Bordetella (Kennel Cough)
Bordetella causes respiratory problems and is commonly called "Kennel Cough." Kennel Cough is highly contagious and easily transmitted in public parks, boarding and grooming facilities, and other places where there are lots of dogs. You may wish to have your dog vaccinated if you anticipate much exposure to other dogs. Most boarding kennels, grooming facilities, and obedience classes require the Bordetella vaccination to protect against Kennel Cough.
Kennel Cough is a bronchitis characterized by a harsh, hacking cough. The Bordetella vaccination is intranasal or injectable. The initial vaccine is administered intranasal and may be given as early as 2 weeks of age, followed by a 6 month booster. Immunity generally lasts 6 - 12 months. It takes 4 days to generate a solid immune response after intranasal vaccination so it is best if vaccination is given at least 4 days prior to the exposure.
Some dogs will have some sneezing or nasal discharge in the week following intranasal vaccination. This vaccination is recommended every 6 months depending on the frequency that your dog is exposed to boarding, grooming or taken to obedience or agility classes.
Lyme is a disease transmitted by ticks. The disease can cause arthritis, kidney damage and death in both dogs and people. Ticks like wooded or grassy areas. Outdoor dogs and dogs participating in activities such as camping, hunting, hiking are considered at high risk for Lyme Disease.

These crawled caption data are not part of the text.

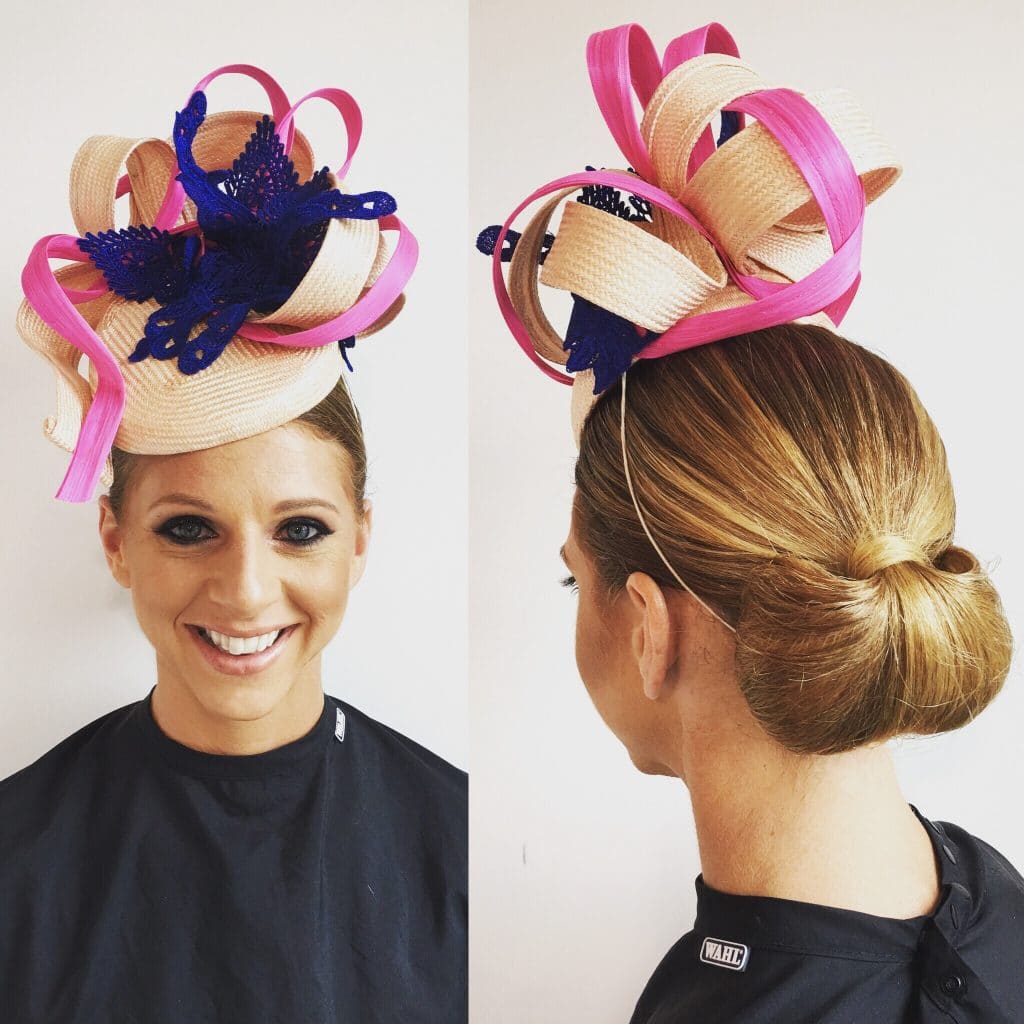 Woman with a bun hairstyle with a hair accessory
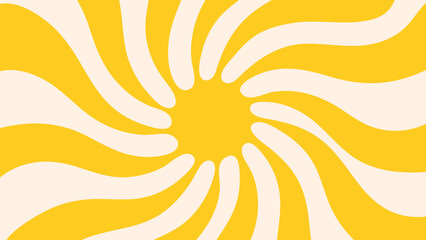 Groovy retro abstract sun background. Summer banner, retro radial sunburst explosion. Trendy sunshine poster in simple naive style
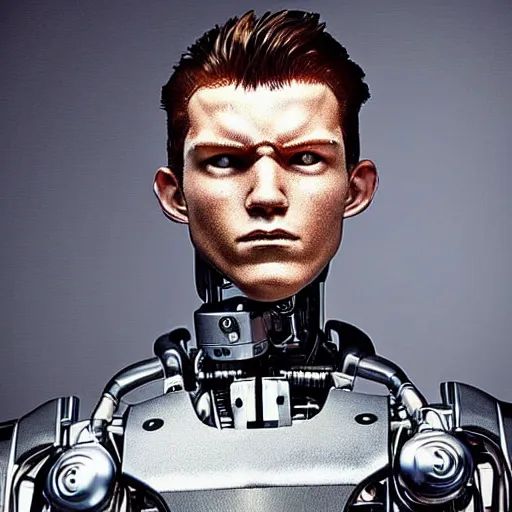 Image similar to “a realistic detailed photo of a guy who is the terminator robot, a cyborg consisting of living tissue over a robotic endoskeleton, who is a male android, Tom Holland, posing like a statue, blank stare”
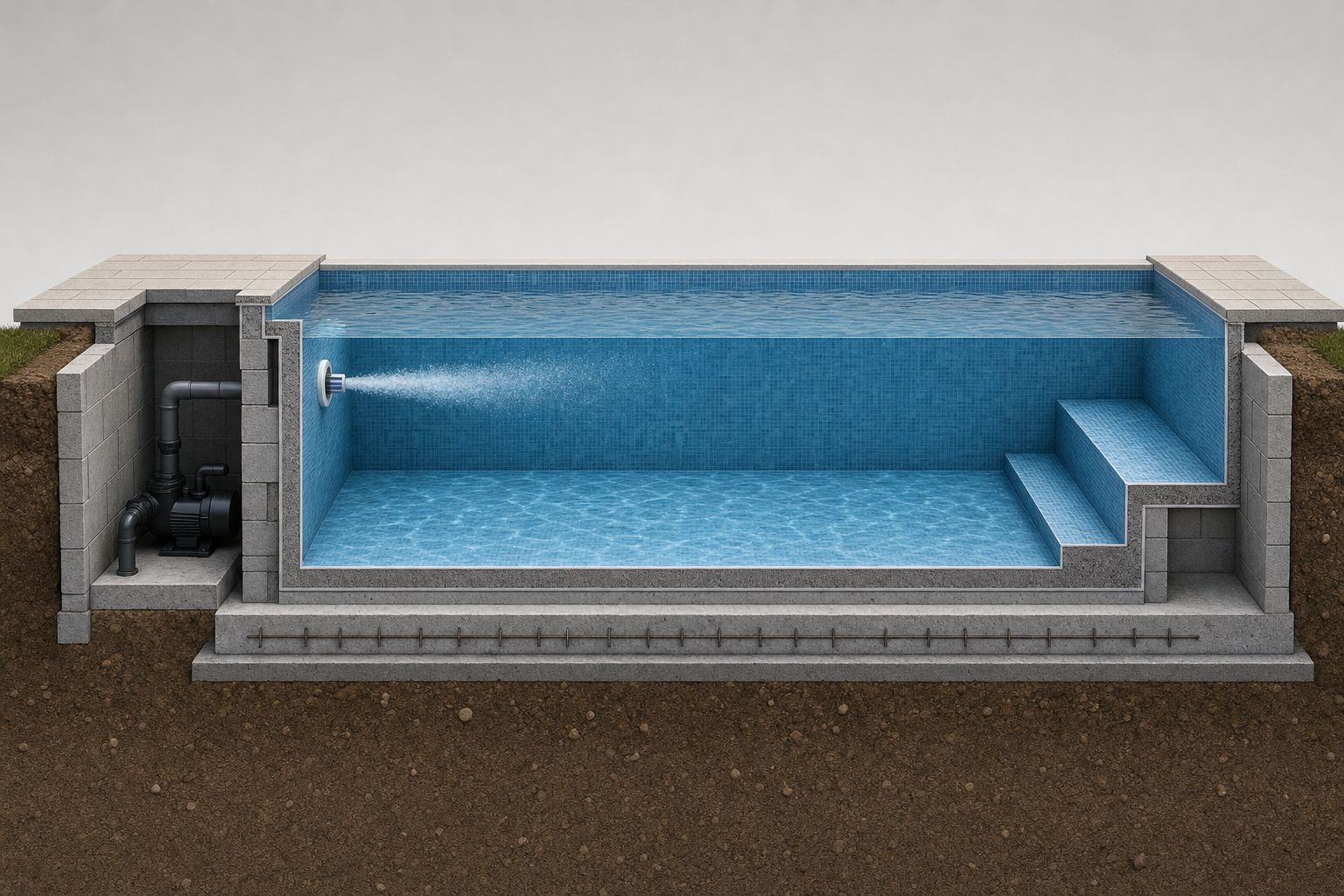 Cutaway of a block-built swim spa showing swim spa size and depth, with the swim jet pump below the waterline and steps at the far end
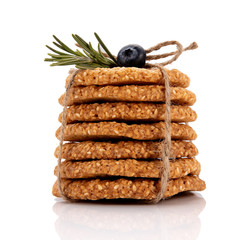 sesame cookies on a white background for the menu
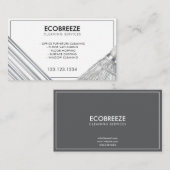 Gestroomlijnde Silver Stripe Kantoor Cleaning Visitekaartje (Voorkant / Achterkant)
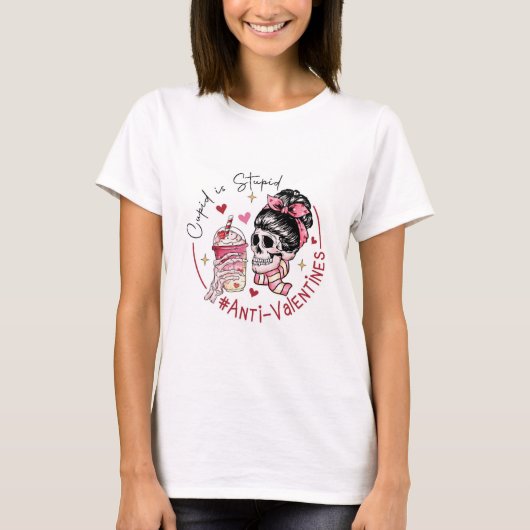 Cupid Is Stupid T-Shirt – Anti-Valentine’s Day Fun (Voorkant)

Different regions of the United States also have different levels of risk, so it is very important to note travel history to your veterinarian to determine if vaccination is necessary. The LymeVax protects against the bacteria ticks carry which transmits the disease. It is a very safe and effective vaccination. Over 25 million doses have been safely administered nationwide. To vaccinate the dog must be 9 weeks or older. Following the initial vaccination, one booster is required in 2-3 weeks, thereafter it is boostered annually.